EXTRAIT CHOISI:
BaroquiadeS : Hormis vos incursions dans le répertoire du XIXème siècle, votre nom est très lié à la redécouverte d’œuvres baroques. Encore récemment vous nous avez proposé le rare Achante et Céphise (voir notre compte-rendu)...

Alexis Kossenko : Nos projets sont guidés par plusieurs fils rouges – et j’aime particulièrement cette idée. Le premier est consacré à la musique française, avec un focus sur Rameau, en partenariat avec le Centre de Musique Baroque de Versailles. Ainsi le Zoroastre de la version de 1749 constituera un inédit total, les enregistrements existants présentent tous la version de la reprise de 1756. En regard nous présenterons Le Carnaval du Parnasse de Mondonville, qui était l’œuvre concurrente de Zoroastre lors de la création de 1749. Nous avons également en projet Atys de Lully. Pour ces différents projets nous effectuons des recherches sur les hautbois de l’époque, les archets, la composition de l’orchestre, la disposition du grand et du petit chœur, leurs effectifs variables, l'usage du continuo. Et nous redonnerons également sur scène Les Paladins de Rameau dans la mise en scène réalisée par François de Carpentries pour le théâtre d’Oldenbourg (voir le compte-rendu). J’aime les metteurs en scène sensibles à la musique et respectueux de la partition, également capables d’exprimer à la fois de la poésie et de la bouffonnerie...

BaroquiadeS : Que voilà de beaux projets dans le domaine du baroque français ! Et pour les autres répertoires auxquels vous vous consacrez ?

Alexis Kossenko : Un autre fil rouge est celui du cycle consacré à l’Orchestre de Dresde, dont un premier volume vient de sortir (voir le compte-rendu). Nous poursuivrons par des monographies de Zelenka, Pisendel, Quantz, Heinichen, Fasch, Telemann, Hasse… L’attraction exercée par cet orchestre sur les compositeurs de son époque est incroyable : même la Messe en Si de Bach a été écrite dans le but de briguer un poste à Dresde. Et nous aimerions aussi monter le Cleofide de Hasse.

BaroquiadeS : C’est donc votre second fil rouge. Et les autres ?

Alexis Kossenko : Il y en d’autres, en effet. L’un est de donner en concert l’intégrale des cantates de Bach par ordre chronologique, afin de mesurer l’évolution du compositeur. Nous nous attachons à prendre en compte l’évolution du diapason, celui des effectifs (car Bach ne pouvait habituellement compter que sur les quatre choristes permanents de l’église Saint-Thomas). Mais il faut rompre avec ce que l’on a en tête, ce n’est pas facile… Par exemple, dans la Passion selon Saint-Jean, un seul ténor chantait Saint-Jean, l'Evangéliste, les airs et les chœurs, avec l’appui d’un seul ripiéniste ! Cela change complètement l’émotion suscitée...Et il existe près de deux cents cinquante cantates, sans compter les différentes versions !

[Entrées du jeu de données]
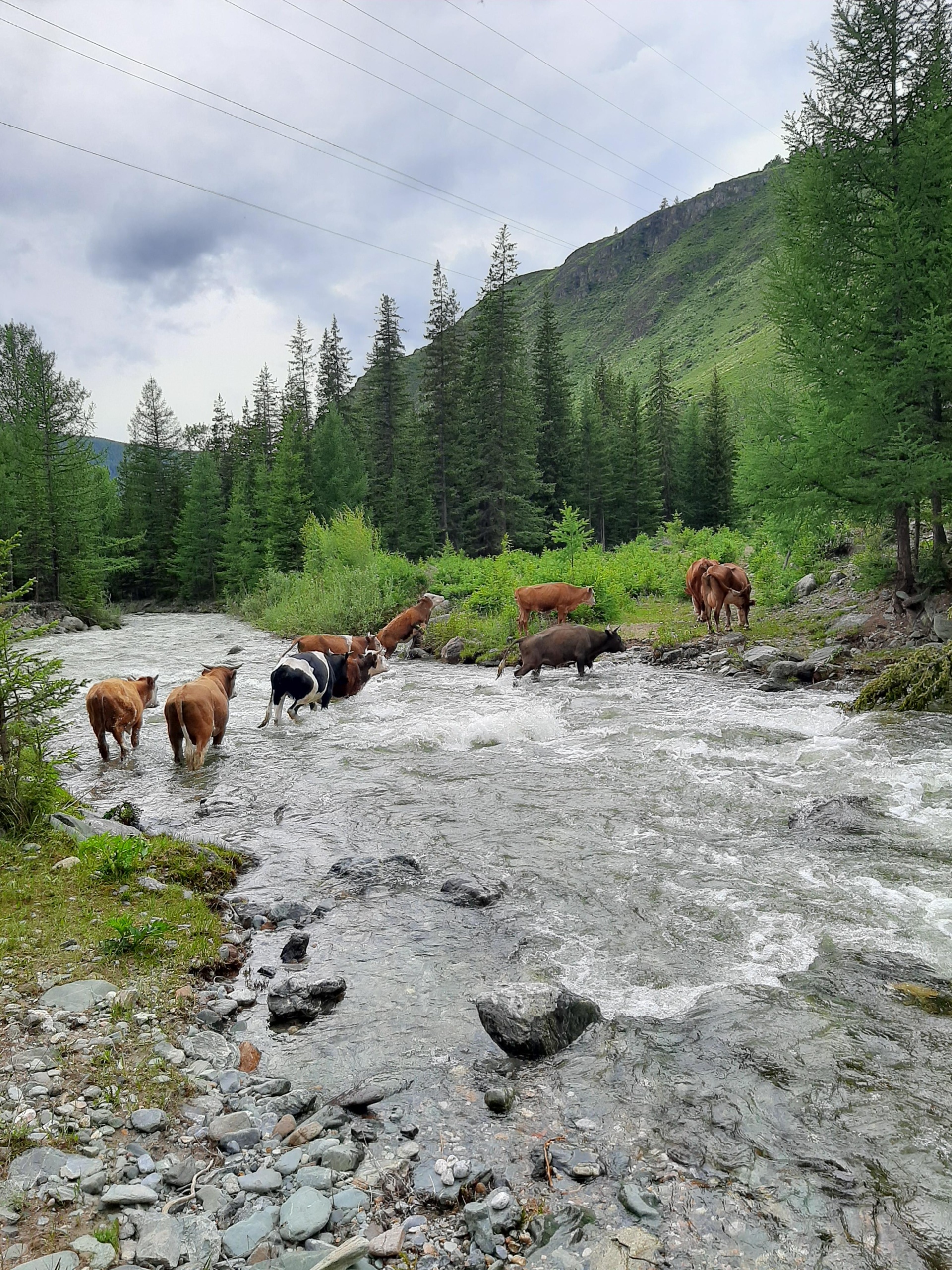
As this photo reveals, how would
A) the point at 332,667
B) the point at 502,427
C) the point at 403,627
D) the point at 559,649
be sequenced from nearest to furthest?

--

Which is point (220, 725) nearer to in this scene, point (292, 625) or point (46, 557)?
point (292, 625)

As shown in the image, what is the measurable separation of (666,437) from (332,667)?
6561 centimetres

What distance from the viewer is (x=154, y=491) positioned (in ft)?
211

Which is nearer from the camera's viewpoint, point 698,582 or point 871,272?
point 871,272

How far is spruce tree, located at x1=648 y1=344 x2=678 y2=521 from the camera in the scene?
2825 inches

---

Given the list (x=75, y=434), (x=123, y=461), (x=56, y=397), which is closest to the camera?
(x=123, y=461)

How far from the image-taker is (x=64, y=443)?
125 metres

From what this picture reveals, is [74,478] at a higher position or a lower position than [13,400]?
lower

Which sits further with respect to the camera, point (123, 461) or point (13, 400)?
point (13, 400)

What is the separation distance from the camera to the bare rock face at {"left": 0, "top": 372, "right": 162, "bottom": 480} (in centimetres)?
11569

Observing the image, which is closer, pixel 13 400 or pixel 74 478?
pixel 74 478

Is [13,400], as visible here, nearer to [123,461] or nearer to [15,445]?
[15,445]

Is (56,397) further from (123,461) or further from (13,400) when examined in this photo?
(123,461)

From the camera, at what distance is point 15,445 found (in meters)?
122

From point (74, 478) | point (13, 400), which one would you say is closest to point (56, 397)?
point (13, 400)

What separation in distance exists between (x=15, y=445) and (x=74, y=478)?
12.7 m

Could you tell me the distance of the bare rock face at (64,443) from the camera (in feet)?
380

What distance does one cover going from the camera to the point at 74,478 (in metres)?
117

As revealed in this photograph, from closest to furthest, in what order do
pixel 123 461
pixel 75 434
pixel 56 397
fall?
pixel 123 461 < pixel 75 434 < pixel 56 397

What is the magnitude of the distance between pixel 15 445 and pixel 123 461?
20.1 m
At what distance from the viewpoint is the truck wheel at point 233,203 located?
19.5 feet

CONSIGNE A:
Recopiez le passage de l'entretien qui commence par « Alexis Kossenko : Il » et va jusqu'à « les différentes versions ! ».
CONSIGNE B:
Dans l'entretien, résumez en quelques phrases la réponse qui commence par « Un autre fil rouge est celui du cycle », sans perdre ses faits principaux.
Servez-vous seulement de l'entretien.

RÉPONSE A:
Alexis Kossenko : Il y en d’autres, en effet. L’un est de donner en concert l’intégrale des cantates de Bach par ordre chronologique, afin de mesurer l’évolution du compositeur. Nous nous attachons à prendre en compte l’évolution du diapason, celui des effectifs (car Bach ne pouvait habituellement compter que sur les quatre choristes permanents de l’église Saint-Thomas). Mais il faut rompre avec ce que l’on a en tête, ce n’est pas facile… Par exemple, dans la Passion selon Saint-Jean, un seul ténor chantait Saint-Jean, l'Evangéliste, les airs et les chœurs, avec l’appui d’un seul ripiéniste ! Cela change complètement l’émotion suscitée...Et il existe près de deux cents cinquante cantates, sans compter les différentes versions !

RÉPONSE B:
Le deuxième fil rouge est un cycle consacré à l'Orchestre de Dresde, dont le premier volume vient de sortir. Il se poursuivra avec des monographies de Zelenka, Pisendel, Quantz, Heinichen, Fasch, Telemann et Hasse. Cet orchestre attirait énormément les compositeurs de son temps : Bach a même écrit la Messe en Si pour briguer un poste à Dresde. Un projet de monter le Cleofide de Hasse est aussi envisagé.